**WHAT THE TASK ASKS**: Pick out every line in the records below that contains the word "nearest", treating uppercase and lowercase letters as different.

**RECORD SET**:
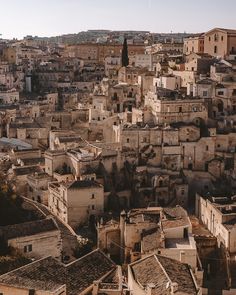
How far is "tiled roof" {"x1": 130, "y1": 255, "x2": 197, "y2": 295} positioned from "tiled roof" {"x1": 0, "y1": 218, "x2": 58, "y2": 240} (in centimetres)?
409

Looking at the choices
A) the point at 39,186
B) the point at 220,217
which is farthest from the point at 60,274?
the point at 39,186

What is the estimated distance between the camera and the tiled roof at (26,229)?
67.9ft

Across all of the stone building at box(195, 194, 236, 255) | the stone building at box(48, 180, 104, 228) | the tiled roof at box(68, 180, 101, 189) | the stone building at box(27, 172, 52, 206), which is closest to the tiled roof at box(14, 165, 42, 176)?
the stone building at box(27, 172, 52, 206)

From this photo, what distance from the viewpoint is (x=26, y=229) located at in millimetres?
21078

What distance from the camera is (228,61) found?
4134 cm

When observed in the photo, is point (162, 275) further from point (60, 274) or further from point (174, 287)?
point (60, 274)

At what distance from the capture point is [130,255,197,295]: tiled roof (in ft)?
55.1

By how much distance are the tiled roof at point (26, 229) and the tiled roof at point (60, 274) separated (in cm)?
214

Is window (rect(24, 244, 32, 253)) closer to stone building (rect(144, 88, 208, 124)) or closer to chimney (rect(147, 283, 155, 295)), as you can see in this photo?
chimney (rect(147, 283, 155, 295))

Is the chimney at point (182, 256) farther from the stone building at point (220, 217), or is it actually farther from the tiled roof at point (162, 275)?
the stone building at point (220, 217)

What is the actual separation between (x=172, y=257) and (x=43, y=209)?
321 inches

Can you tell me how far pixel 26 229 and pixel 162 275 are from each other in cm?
595

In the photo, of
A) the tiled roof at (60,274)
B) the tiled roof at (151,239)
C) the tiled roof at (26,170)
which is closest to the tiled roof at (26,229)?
the tiled roof at (60,274)

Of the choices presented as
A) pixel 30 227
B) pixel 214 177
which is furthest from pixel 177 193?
pixel 30 227
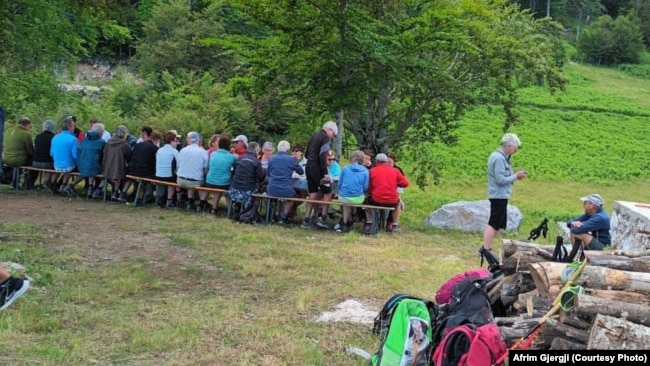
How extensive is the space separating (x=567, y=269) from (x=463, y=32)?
8.64 meters

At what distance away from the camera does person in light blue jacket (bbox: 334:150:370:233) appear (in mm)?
10305

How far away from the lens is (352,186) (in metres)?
10.3

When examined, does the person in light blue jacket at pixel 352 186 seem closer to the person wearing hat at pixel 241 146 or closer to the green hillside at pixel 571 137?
the person wearing hat at pixel 241 146

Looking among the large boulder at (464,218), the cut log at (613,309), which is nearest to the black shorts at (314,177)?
the large boulder at (464,218)

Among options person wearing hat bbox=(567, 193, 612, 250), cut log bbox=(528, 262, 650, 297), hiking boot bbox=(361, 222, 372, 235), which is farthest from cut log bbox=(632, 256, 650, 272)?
hiking boot bbox=(361, 222, 372, 235)

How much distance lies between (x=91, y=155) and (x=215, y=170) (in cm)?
270

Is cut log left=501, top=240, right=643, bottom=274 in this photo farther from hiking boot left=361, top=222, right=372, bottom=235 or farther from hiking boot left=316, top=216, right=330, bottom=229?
hiking boot left=316, top=216, right=330, bottom=229

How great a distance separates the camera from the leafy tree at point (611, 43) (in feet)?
214

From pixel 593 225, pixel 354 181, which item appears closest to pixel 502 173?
pixel 593 225

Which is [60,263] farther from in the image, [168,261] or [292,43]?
[292,43]

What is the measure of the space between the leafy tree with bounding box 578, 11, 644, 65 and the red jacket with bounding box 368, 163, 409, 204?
204 ft

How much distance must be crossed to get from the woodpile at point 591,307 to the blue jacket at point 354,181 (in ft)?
17.3

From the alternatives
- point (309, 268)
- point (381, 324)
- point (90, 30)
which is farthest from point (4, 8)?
point (381, 324)

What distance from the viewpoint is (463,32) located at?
12.4 meters
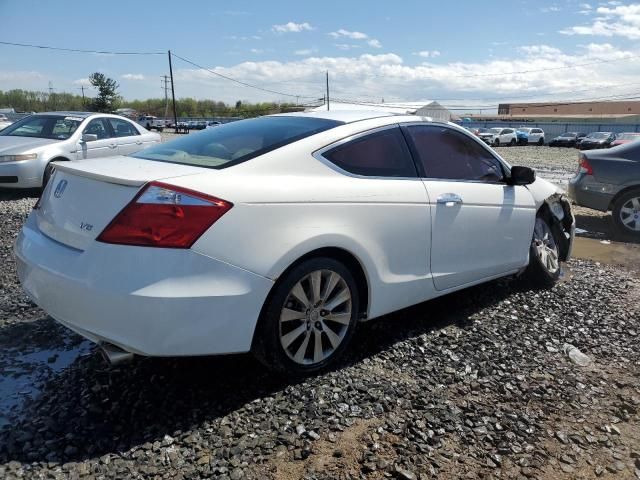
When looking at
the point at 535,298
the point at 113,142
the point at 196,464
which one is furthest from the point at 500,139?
the point at 196,464

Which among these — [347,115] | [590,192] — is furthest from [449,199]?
[590,192]

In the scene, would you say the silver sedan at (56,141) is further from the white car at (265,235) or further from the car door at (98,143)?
the white car at (265,235)

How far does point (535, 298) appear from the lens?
14.8 ft

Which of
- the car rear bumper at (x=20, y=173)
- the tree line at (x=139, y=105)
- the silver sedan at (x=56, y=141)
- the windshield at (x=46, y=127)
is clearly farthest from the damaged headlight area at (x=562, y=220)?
the tree line at (x=139, y=105)

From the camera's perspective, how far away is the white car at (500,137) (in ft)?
144

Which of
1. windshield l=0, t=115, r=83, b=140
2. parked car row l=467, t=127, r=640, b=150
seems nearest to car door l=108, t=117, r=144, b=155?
windshield l=0, t=115, r=83, b=140

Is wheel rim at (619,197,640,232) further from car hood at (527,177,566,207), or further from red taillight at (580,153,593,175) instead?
car hood at (527,177,566,207)

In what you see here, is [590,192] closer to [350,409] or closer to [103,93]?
[350,409]

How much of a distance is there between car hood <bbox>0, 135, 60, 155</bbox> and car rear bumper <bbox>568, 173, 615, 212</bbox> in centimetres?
876

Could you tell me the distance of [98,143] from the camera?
385 inches

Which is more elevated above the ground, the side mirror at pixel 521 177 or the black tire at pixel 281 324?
the side mirror at pixel 521 177

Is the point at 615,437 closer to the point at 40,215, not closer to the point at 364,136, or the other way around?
the point at 364,136

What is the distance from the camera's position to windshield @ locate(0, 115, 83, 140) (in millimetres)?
9516

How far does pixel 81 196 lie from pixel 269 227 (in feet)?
3.30
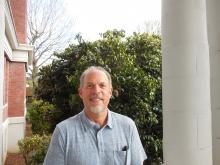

**WRITTEN SOLUTION**:
Looking among the large boulder at (464,218), the cut log at (613,309), which is nearest to the black shorts at (314,177)?
seems nearest to car door l=108, t=117, r=144, b=155?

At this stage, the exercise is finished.